- [RECORD EXTRACTS]:
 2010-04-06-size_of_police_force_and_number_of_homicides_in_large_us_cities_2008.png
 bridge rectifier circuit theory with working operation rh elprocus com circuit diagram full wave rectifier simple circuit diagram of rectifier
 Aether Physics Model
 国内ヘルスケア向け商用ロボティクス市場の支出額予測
--
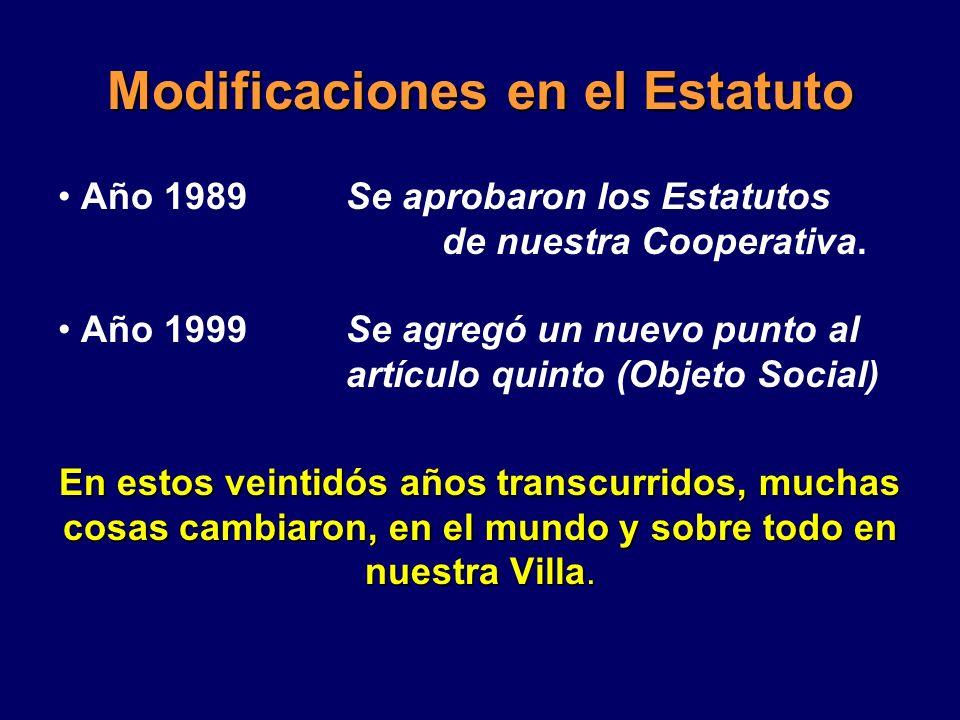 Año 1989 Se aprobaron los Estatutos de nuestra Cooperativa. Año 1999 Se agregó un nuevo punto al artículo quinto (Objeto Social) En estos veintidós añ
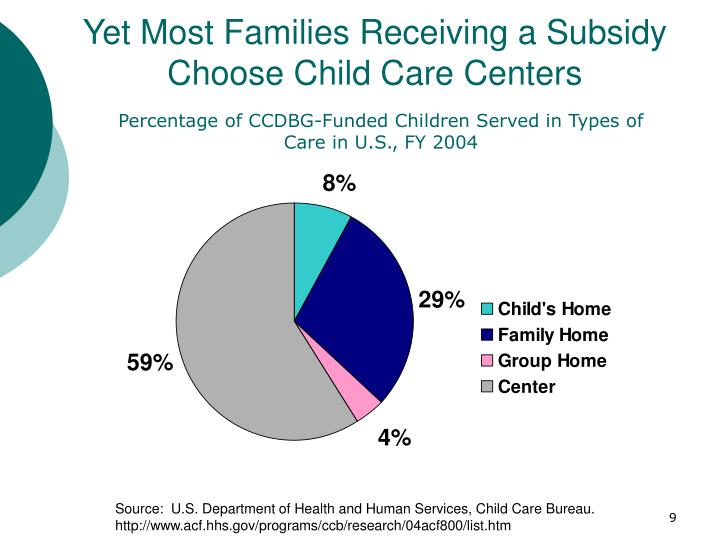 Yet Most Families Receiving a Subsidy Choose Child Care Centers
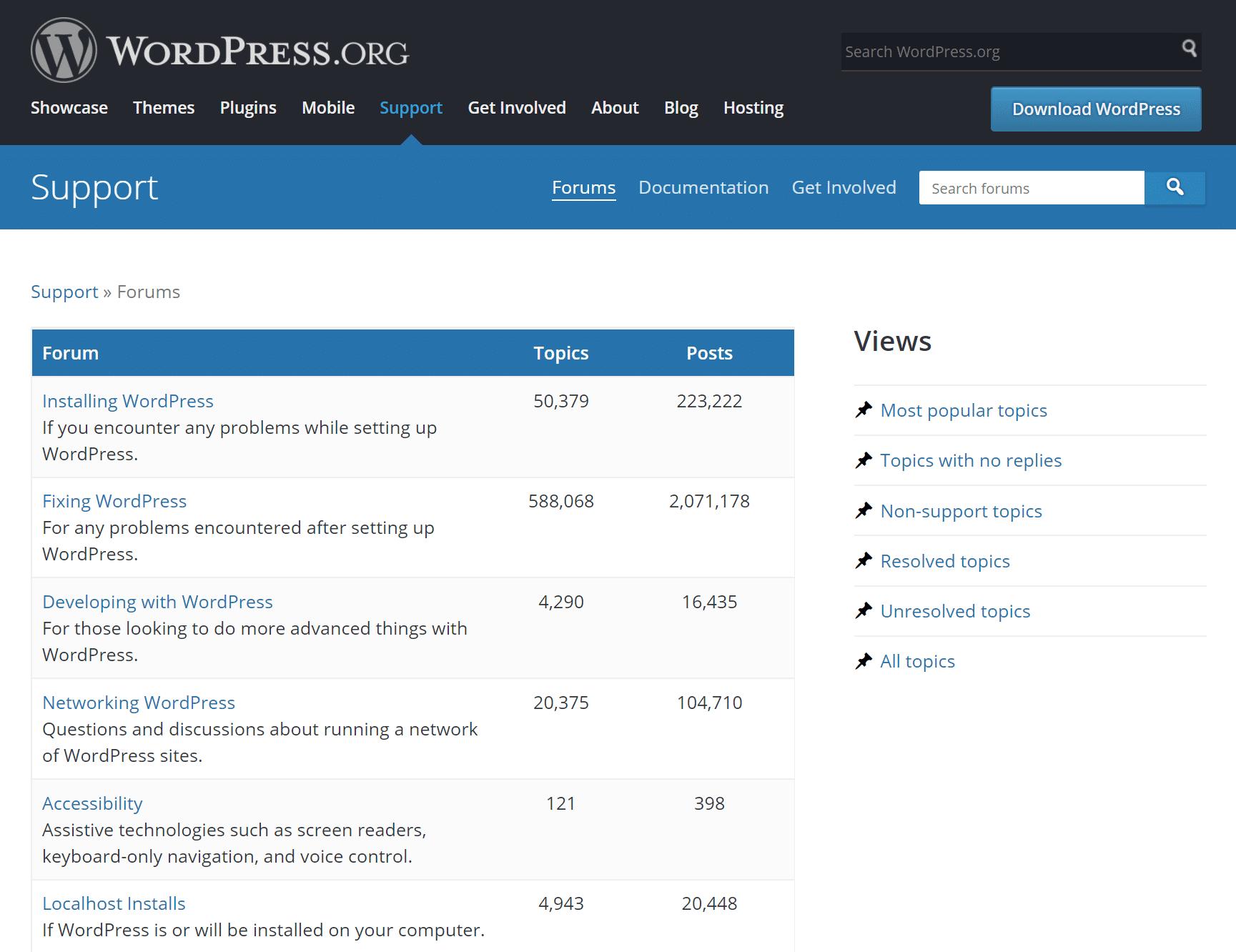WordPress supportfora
...
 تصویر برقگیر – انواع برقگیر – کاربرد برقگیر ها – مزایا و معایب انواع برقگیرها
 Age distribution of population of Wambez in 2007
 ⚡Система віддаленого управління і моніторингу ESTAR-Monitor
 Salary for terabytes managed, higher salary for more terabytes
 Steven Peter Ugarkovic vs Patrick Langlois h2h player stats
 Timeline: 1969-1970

- [PROBLEM STATEMENT]:
Going back to the data above, write out everything from the line with "Año 1989 Se" down to the line with "WordPress supportfora", both included, leaving every picture out.

- [WRITTEN RESPONSE]:
 Año 1989 Se aprobaron los Estatutos de nuestra Cooperativa. Año 1999 Se agregó un nuevo punto al artículo quinto (Objeto Social) En estos veintidós añ
 Yet Most Families Receiving a Subsidy Choose Child Care Centers
WordPress supportfora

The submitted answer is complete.